Non prendiamoci in giro parlando di embargo allo stato islamico, a quelle 50 autocisterne di petrolio “in nero”: parliamo di embargo vero, totale, ai paesi che finanziano il Terrore – che il compagno Putin ha svelato al mondo –  e dunque tutti i paesi arabi ricchi, con tutte le ripercussioni che possiamo immaginare sulla nostra economia.

Questi nostri amici sceicchi finanziano l’isis in primis per non essere essi stessi il primo obiettivo del terrorismo, come sarebbe logico, cioè pagano per tenerli alla larga, non diversamente da quel che fece a suo tempo Papa Leone I Magno, quando si presentò incontro ad Attila con al seguito una carovana di carri carichi d’oro, chiedendogli di non oltrepassare il Po;

in secundiis per ragioni ideali, mossi da senso di colpa o simili, non diversamente da tanti nostri nababbi idealisti che pochi decenni fa finanziavano il terrorismo di estrema sinistra;

Vogliamo combattere il terrorismo? Dovremmo cominciare col dire la verità e avere il coraggio delle nostre azioni. Siamo pronti a tagliare ogni legame, a chiudere ogni attività commerciale, finanziaria, industriale con i ricchi sceicchi che lo finanziano?

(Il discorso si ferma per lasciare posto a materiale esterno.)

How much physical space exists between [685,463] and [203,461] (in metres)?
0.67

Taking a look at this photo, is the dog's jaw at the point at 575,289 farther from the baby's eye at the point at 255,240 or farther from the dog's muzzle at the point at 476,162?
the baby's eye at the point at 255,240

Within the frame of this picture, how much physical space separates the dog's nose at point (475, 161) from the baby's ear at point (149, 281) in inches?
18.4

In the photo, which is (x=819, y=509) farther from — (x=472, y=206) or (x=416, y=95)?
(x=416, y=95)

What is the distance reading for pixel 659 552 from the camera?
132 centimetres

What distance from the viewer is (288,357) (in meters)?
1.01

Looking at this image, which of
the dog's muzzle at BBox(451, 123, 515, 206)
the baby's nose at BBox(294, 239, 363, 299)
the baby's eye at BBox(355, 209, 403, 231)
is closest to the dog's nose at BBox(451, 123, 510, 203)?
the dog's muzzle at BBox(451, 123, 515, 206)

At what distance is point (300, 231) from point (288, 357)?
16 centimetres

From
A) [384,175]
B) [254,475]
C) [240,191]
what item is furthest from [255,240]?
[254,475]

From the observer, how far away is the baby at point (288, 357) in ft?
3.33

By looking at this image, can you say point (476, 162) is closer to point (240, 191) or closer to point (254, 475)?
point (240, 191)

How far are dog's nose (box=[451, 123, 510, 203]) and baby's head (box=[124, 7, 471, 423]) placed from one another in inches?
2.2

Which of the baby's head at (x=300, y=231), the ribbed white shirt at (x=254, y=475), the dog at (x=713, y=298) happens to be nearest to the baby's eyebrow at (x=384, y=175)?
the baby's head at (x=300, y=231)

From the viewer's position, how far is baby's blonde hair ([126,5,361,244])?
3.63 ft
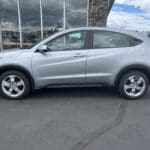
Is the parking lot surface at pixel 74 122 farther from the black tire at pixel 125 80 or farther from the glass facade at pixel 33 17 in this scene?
the glass facade at pixel 33 17

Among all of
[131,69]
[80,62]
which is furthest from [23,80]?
[131,69]

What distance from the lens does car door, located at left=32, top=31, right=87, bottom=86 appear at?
526cm

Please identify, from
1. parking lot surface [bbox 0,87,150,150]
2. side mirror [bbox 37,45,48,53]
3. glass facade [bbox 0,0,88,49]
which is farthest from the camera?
glass facade [bbox 0,0,88,49]

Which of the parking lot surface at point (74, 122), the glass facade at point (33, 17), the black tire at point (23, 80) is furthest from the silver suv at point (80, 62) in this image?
the glass facade at point (33, 17)

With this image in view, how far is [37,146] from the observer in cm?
332

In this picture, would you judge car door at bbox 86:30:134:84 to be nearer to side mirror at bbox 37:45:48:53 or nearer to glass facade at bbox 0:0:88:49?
side mirror at bbox 37:45:48:53

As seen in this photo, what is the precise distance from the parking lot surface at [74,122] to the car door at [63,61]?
0.54 metres

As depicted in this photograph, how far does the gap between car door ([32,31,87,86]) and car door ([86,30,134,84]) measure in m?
0.19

E con ciò stendere un velo pietoso sulla mitologia del made in Italy moda e design, a finirla con questa commedia su “i nuovi ricchi che vogliono vestire italiano”.

(E questo vorrebbe dire rimetterci a produrre prodotti onesti, anonimi, competitivi, non drogati dal circolo pubblicità-finanza-propaganda, tornando a essere quel paese povero che in realtà siamo)

Con embargo e sanzioni, dovremmo altresì confiscare, requisire, nazionalizzare le proprietà degli sceicchi in occidente, in Italia, luxury brand, squadre di calcio, formula uno, immobili, a cominciare dal nuovo centro-bufala di Milano, che gli abbiamo appena venduto a prezzo triplo.

Di cosa parliamo quando parliamo di terrorismo islamico?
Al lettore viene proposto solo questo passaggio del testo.